2017-06-01 Thread Browne, Stuart


> -Original Message-
> From: Plhu [mailto:p...@seznam.cz]


> a few simple ideas to your tests:
>  - have you inspected the per-thread CPU? Aren't some of the threads
> overloaded?

I've tested both the auto-calculated values (one thread per available core) and 
explicitly overridden this. NUMA boundaries seem to be where things get wonky.

>  - have you tried to get the statistics from the Bind server using the
>  XML or JSON interface? It may bring you another insight to the errors.


>  - I may have missed the connection count you use for testing - can you
>  post it? More, how may entries do you have in your database? Can you
>  share your named.conf (without any compromising entries)?

I'm testing to flood, so approximately 5 x 400 client count (dnsperf) with a 
500 query backlog per test instance.

Theoretically this should mean up to 4k5 active or back-logged connections (or 
just 2k5 if I read that documentation wrong).

>  - what is your network environment? How many switches/routers are there
>  between your simulator and the Bind server host?

This is a very closed environment. Server-Switch-Server, all 10Git or 25Gbit.

PROVIDED INFORMATION
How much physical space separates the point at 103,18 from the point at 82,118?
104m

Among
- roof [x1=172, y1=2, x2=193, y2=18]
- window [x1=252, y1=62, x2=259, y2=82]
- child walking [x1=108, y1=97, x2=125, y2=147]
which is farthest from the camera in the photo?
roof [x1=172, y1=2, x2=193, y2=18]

WRITTEN REQUEST
Write what comes next in the email reply about testing a DNS server under heavy load, picking up after its last line.

FINAL RESULT
Verified the switch stats today, capable of 10x what I'm pushing through it 
currently.

>  - is Bind the only running process on the tested server?

As always, there's the rest of the OS helper stuff, but BIND is the only thing 
actively doing anything (beyond the monitoring I'm doing). So no, nothing else 
is drawing massive amounts of either CPU or network resources.

>  - what CPUs is the Bind server being run on?

>From procinfo:
Intel(R) Xeon(R) CPU E5-2650 v4 @ 2.20GHz

2 of them.


>  - is there numad running and while trying the taskset, have you
>  selected the CPUs on the same processor? What does numastat show during
>  the test?

I was manually issuing taskset after confirming the CPU allocations:

taskset 1,3,5,7,9,11,13,15,17,19,21,23,25,27,29,31,33,35,37,39,41,43,46,47 
/usr/sbin/named -u named -n 24 -f

This is all of the cores (including HT) on the 2nd socket. There wwas almost no 
performance difference between 12 (just the actual cores, no HT's) and 24 (with 
the HT's).

>  - how many UDP sockets are in use during your test?

See above.

> 
> Curious for the responses.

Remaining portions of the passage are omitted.